Ridge Regression#

Ridge is a type of regularized linear regression that adds an L2 penalty (squared magnitude of coefficients) to the loss function.

  • It helps control overfitting by shrinking coefficients.

  • Unlike Lasso, Ridge does not set coefficients to zero → all features are kept but with smaller weights.


The L2 Regularization Formula#

Ordinary Least Squares (OLS) minimizes:

\[ \text{Loss}_{OLS} = \sum_{i=1}^n (y_i - \hat{y}_i)^2 \]

Ridge Regression modifies it:

\[ \text{Loss}_{Ridge} = \sum_{i=1}^n (y_i - \hat{y}_i)^2 + \lambda \sum_{j=1}^p \beta_j^2 \]

Where:

  • \(\lambda\) = regularization strength (hyperparameter).

  • \(\beta_j^2\) = squared coefficients (L2 penalty).

  • Intercept (\(\beta_0\)) is not penalized.


Effect of L2 Penalty#

  • If λ = 0 → Ridge = OLS (no shrinkage).

  • If λ is small → coefficients shrink slightly.

  • If λ is large → coefficients shrink strongly but never reach exactly zero.


Why Ridge Never Zeros Out Coefficients#

The L2 penalty creates a circular/elliptical constraint region.

  • Optimization prefers to spread weights across features instead of eliminating them.

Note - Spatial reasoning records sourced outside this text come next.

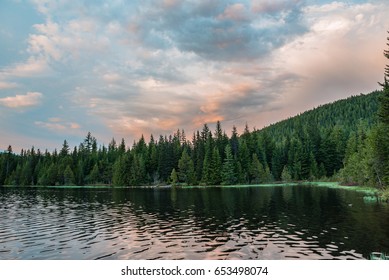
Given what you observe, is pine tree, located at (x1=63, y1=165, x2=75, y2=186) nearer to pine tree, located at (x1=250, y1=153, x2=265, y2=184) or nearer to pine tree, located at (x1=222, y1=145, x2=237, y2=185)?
pine tree, located at (x1=222, y1=145, x2=237, y2=185)

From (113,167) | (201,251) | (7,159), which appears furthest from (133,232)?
(7,159)

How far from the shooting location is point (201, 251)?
2322cm

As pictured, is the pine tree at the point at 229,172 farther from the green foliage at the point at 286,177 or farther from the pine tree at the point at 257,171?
the green foliage at the point at 286,177

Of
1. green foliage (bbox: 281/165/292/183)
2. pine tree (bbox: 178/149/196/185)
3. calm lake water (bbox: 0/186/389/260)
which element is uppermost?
pine tree (bbox: 178/149/196/185)

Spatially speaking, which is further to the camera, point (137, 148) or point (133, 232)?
point (137, 148)

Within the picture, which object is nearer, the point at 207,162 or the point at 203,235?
the point at 203,235

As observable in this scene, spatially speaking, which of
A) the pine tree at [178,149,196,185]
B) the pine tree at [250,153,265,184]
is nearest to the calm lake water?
the pine tree at [250,153,265,184]

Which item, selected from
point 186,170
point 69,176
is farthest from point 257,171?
point 69,176

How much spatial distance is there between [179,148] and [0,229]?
12931cm

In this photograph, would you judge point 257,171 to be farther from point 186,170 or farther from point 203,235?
point 203,235

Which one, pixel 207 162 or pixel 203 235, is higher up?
pixel 207 162

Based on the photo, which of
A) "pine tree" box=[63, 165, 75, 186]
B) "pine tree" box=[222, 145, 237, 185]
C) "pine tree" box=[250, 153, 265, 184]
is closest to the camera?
"pine tree" box=[222, 145, 237, 185]

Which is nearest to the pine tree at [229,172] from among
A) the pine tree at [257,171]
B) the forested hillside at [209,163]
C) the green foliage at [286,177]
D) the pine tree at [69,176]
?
the forested hillside at [209,163]

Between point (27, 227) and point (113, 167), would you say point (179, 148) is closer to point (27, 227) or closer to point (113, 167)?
point (113, 167)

  • So, Ridge is good when all features contribute a little.


When to Use Ridge#

✅ When you have multicollinearity (features are correlated). ✅ When you don’t want to remove features but want to reduce variance. ✅ Works best when many features have small to medium influence.


Visual Intuition#

  • Ridge forces coefficients to lie inside a circle (or sphere in higher dimensions).

  • Because circles have no sharp corners, coefficients get shrunk smoothly, never exactly zero.


Key difference vs Lasso (L1):

  • Ridge shrinks coefficients continuously but keeps all features.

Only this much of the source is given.